Dear fellow travellers
Readers of hidden europe with an eye for detail will have noted that we penned the editorial for the current (January 2007) issue of the magazine in Zürich. Actually at the city's main railway station (Hauptbahnhof), where there is a desperately gaudy sculpture of a guardian angel. The angel was commissioned, we were told, to mark the 150th anniversary of the Swiss railways, and is suspended in a gravity-defying mid-air stance over the main station concourse. On the day we visited, the guardian angel was presiding over a genial Christmas market. Zürich's Hauptbahnhof is an amiable spot, a place where the hubbub of shopping, travel and religion mingle - yes... religion for the station, rather unusually, incorporates a church.
We didn't linger long in the city where James Joyce tapped out Ulysses on a borrowed typewriter. Just an hour or two to see the statue of James Joyce in Fluntern cemetery - where the writer is also buried. James Joyce might well take the hidden europe prize for the most internationally sculptured 20th century European writer: we have run across statues of Joyce in Pula (Croatia), Trieste (Italy), in his native Dublin of course, and now in Zürich.
to the Engadine
From Zürich it was just three hours on happily empty trains via Landquart and Klosters to Zernez in the Inn valley. There is something rather nice about entering the long tunnel at Klosters, knowing that, in a matter of minutes, one will be transported across one of Europe's great hydrological divides. From Klosters the rivers drain north via the Rhine to the North Sea. One emerges from the tunnel into the headwaters of the Inn valley that tumble down through the Austrian Tyrol eventually to join the Danube and reach the Black Sea. The Vereina tunnel burrows under this hydrological divide, which also is a cultural watershed - for, on emerging from the tunnel into the Engadine region, the announcements on the little red train of the Rhaetian Railway are now made in the Romansch language, too.
At Zernez, a homely sort of Engadine town - none of the glitz of St Moritz and an almost Tyrolean feel about the place - the bus for Val Müstair waits on the station forecourt.
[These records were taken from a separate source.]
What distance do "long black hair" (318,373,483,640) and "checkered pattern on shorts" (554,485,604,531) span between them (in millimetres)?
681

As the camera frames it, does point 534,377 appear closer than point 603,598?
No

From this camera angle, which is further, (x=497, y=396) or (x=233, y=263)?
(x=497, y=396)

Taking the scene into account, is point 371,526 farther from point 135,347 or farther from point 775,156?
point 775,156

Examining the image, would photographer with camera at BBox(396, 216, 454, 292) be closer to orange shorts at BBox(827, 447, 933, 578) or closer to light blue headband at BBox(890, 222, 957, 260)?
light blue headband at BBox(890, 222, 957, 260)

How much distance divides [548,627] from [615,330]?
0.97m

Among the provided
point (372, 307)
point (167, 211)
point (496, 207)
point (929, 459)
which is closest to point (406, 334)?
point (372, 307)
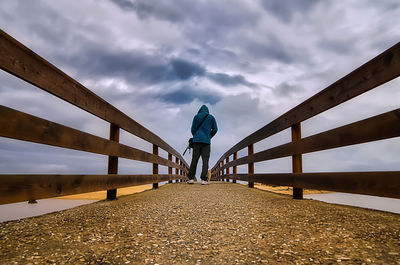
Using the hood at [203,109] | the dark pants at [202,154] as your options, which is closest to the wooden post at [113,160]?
the dark pants at [202,154]

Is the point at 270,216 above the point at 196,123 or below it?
below

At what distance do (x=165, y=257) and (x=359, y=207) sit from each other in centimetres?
317

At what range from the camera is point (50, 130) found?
2.79 m

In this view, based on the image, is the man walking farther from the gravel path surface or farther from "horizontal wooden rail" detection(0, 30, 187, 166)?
the gravel path surface

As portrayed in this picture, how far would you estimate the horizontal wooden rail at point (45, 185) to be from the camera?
7.54 ft

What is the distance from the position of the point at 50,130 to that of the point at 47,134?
0.07 metres

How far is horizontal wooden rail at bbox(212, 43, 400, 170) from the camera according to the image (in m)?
2.54

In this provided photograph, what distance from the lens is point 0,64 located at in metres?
2.24

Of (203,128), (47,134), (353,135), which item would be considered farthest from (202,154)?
(47,134)

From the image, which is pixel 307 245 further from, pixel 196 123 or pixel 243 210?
pixel 196 123

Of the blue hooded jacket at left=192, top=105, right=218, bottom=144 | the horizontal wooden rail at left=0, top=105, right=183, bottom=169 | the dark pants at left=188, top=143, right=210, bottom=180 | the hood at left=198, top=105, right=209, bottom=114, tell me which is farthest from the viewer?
the hood at left=198, top=105, right=209, bottom=114

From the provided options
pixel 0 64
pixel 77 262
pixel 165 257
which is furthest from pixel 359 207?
pixel 0 64

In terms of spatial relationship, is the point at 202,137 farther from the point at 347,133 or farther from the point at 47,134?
the point at 47,134

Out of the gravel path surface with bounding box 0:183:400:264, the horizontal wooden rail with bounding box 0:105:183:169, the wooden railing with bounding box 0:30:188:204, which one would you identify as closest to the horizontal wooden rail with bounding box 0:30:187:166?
the wooden railing with bounding box 0:30:188:204
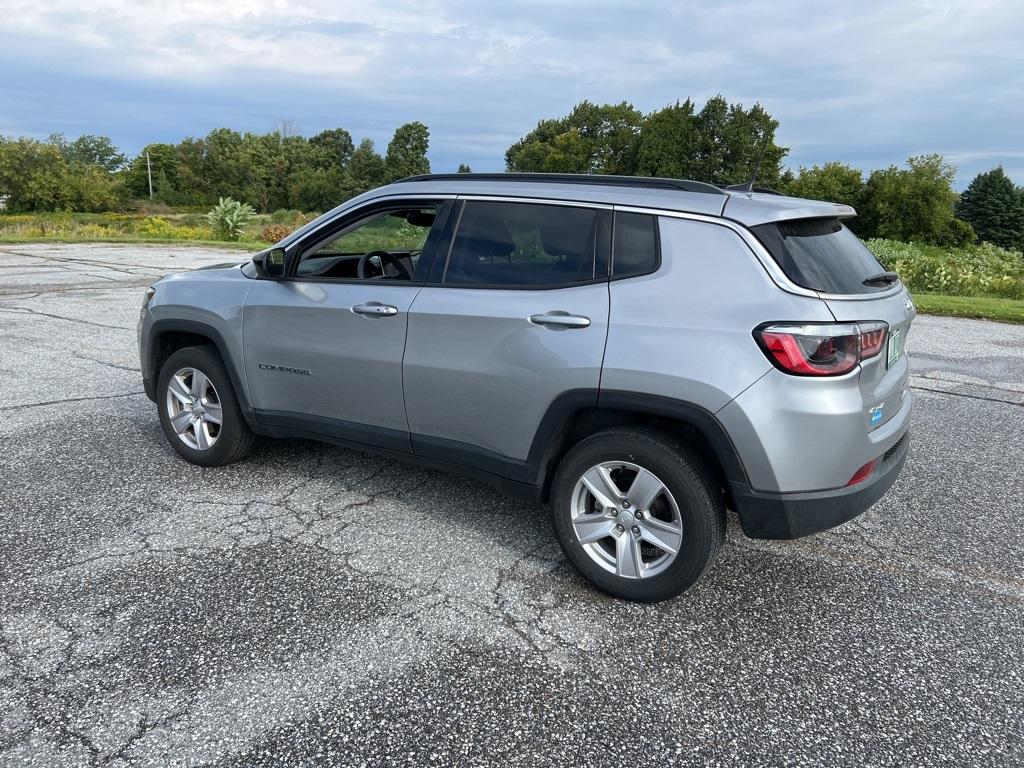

Swiss style efficiency!
Val Müstair
In the nineteenth century, the intrepid Karl Baedeker - surely Europe's most revered writer of tourist guides - described the excursion from Zernez to the Müstair valley as "fatiguing but interesting". Nowadays, the yellow Swiss post bus slides with consummate ease over the hairpins of the Ofen Pass and in no time we are descending through a forest of snow-clad stone pines into the Müstair valley.
Santa Maria is the first place of any note. No more than a village, its sgraffito-embellished buildings sit squat in the valley with audacious mountains towering around. Even in the winter snow, Santa Maria has an Italian demeanour, as well it might, for the Val Müstair drains east towards Italy and its waters flow down into the River Po and the Adriatic. This region seems to be the very heart of Europe - hydrologically speaking, that is, for the boundaries of some great drainage basins collide in eastern Switzerland.
Santa Maria, with its narrow alleys and fine Gothic church, is one of the loveliest villages in this offbeat corner of Switzerland - one of the few places in this region never reached by any railway line. Romansch and Italian accents mingle in the bars. Just a stone's throw down the valley lies the Benedictine convent of Müstair, which houses an outstanding series of murals and frescoes from the Carolingian and Romanesque periods. And an engaging stucco statue of Charlemagne, who is believed to have founded the Müstair convent in the late eighth century. Interesting, indeed, that Charlemagne made it even to this remote mountain outpost.